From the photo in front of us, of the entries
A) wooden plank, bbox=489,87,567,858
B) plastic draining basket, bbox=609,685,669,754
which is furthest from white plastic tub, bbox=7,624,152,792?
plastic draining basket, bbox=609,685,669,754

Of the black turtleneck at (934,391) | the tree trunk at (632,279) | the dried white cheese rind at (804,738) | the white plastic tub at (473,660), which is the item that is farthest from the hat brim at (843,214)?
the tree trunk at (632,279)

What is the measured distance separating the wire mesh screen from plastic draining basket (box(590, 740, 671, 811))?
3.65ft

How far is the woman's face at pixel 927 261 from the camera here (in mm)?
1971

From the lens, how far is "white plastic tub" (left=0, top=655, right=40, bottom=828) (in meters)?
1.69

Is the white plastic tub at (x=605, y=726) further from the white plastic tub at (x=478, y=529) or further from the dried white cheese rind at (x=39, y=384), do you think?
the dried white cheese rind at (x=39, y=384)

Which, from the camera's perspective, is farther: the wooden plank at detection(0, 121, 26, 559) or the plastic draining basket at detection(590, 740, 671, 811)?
★ ★ ★ ★ ★
▸ **Given request**:
Turn the listing above into a JSON list of strings, with one string for each line and no blank lines.

▸ **Expected answer**:
[
  "From the photo in front of us, of the entries",
  "A) wooden plank, bbox=489,87,567,858",
  "B) plastic draining basket, bbox=609,685,669,754",
  "which is furthest from white plastic tub, bbox=7,624,152,792?",
  "plastic draining basket, bbox=609,685,669,754",
  "Of the black turtleneck at (934,391) | the tree trunk at (632,279) | the dried white cheese rind at (804,738) | the white plastic tub at (473,660), which is the item that is farthest from the hat brim at (843,214)?",
  "the tree trunk at (632,279)",
  "What is the measured distance separating the wire mesh screen from plastic draining basket (box(590, 740, 671, 811))?",
  "3.65ft",
  "How far is the woman's face at pixel 927 261 from the camera here (in mm)?",
  "1971",
  "From the lens, how far is \"white plastic tub\" (left=0, top=655, right=40, bottom=828) (in meters)?",
  "1.69",
  "Is the white plastic tub at (x=605, y=726) further from the white plastic tub at (x=478, y=529) or further from the dried white cheese rind at (x=39, y=384), do you think?",
  "the dried white cheese rind at (x=39, y=384)",
  "Which, from the camera's perspective, is farther: the wooden plank at detection(0, 121, 26, 559) or the plastic draining basket at detection(590, 740, 671, 811)?"
]